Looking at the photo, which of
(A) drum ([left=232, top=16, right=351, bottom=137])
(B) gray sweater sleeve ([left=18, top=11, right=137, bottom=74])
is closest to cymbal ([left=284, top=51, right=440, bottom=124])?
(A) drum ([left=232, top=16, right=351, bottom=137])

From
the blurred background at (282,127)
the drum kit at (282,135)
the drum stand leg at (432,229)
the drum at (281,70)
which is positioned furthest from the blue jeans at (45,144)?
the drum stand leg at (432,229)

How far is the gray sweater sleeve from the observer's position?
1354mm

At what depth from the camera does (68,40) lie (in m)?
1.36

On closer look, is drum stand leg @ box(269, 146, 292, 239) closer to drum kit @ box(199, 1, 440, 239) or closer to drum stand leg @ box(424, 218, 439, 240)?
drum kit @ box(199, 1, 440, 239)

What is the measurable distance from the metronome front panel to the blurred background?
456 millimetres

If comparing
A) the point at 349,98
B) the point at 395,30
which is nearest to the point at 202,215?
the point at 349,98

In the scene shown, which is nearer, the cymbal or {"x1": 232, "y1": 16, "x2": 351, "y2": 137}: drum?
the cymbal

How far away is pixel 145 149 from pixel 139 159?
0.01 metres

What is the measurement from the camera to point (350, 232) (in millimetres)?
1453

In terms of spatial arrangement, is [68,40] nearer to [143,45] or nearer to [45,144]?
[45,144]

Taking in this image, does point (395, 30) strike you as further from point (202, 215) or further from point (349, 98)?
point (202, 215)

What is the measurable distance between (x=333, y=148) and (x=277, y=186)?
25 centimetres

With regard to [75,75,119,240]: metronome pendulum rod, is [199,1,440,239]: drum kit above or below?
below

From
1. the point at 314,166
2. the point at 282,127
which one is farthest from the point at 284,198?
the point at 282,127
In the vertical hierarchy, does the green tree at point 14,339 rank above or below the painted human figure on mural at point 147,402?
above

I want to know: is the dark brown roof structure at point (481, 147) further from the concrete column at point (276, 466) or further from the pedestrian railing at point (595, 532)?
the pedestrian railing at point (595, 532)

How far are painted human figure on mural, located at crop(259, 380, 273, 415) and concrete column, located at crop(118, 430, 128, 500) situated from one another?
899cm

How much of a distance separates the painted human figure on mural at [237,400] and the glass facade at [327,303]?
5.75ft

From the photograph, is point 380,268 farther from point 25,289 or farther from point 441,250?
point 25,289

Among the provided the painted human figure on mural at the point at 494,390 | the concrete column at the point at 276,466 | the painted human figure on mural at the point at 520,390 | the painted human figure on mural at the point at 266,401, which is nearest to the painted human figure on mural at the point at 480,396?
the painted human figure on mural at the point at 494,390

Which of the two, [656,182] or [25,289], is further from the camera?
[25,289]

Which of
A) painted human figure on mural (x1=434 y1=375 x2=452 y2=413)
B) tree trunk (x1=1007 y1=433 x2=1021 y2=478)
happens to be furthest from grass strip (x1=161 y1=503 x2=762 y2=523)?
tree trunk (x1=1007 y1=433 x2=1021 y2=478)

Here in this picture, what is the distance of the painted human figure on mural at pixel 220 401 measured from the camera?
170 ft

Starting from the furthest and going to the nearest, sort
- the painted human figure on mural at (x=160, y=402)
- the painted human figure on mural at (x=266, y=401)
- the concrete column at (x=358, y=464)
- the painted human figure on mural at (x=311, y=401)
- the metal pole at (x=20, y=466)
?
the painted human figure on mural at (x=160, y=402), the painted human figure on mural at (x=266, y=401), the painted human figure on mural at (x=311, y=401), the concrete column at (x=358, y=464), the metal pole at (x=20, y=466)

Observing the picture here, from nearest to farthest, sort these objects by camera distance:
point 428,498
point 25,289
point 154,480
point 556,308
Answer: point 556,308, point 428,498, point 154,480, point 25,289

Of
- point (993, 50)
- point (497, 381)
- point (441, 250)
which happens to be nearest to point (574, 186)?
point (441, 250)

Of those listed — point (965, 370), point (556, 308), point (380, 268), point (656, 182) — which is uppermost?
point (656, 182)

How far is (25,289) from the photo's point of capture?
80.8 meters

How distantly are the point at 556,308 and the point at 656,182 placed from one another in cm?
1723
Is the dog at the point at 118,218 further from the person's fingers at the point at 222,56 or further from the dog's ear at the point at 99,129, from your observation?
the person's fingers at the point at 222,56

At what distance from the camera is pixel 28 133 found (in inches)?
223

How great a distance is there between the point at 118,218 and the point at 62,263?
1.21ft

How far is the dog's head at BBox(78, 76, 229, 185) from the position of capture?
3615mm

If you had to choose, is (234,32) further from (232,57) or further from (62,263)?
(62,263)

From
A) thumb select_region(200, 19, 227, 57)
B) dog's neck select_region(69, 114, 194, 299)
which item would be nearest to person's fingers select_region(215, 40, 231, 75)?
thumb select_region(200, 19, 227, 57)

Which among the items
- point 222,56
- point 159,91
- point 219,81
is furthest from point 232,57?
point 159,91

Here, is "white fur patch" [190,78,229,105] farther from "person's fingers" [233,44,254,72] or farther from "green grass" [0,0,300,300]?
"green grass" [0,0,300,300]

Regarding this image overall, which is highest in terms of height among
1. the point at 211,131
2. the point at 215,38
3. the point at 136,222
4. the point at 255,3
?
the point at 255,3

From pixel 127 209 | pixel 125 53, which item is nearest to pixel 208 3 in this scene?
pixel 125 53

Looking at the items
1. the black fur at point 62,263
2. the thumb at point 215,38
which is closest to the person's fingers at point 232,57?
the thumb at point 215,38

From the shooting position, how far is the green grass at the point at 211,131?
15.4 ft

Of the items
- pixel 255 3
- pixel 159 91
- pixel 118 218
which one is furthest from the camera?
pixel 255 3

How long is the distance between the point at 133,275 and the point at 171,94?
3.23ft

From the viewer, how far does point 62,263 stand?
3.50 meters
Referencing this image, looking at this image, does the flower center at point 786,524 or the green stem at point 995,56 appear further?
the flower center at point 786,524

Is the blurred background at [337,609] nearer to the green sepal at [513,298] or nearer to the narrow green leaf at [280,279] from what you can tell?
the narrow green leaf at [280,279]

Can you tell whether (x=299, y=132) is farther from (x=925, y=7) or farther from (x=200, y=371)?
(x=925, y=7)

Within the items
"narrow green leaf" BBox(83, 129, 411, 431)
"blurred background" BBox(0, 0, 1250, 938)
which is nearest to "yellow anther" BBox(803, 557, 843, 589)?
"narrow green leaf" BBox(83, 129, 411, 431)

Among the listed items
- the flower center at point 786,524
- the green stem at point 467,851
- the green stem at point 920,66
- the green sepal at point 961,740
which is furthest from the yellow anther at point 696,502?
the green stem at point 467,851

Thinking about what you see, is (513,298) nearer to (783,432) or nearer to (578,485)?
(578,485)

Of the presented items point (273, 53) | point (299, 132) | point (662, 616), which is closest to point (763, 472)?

--------------------------------

Requirement — Please substitute "listed" for "presented" in the part of the entries that opens with the line containing "Thinking about what" and runs through the end of the entries. Give that part back with everything else unchanged.

Written reply —
Thinking about what you see, is (513,298) nearer to (783,432) or nearer to (578,485)?
(578,485)

Of the listed items point (273, 53) | point (299, 132) | point (662, 616), which is closest to point (763, 472)?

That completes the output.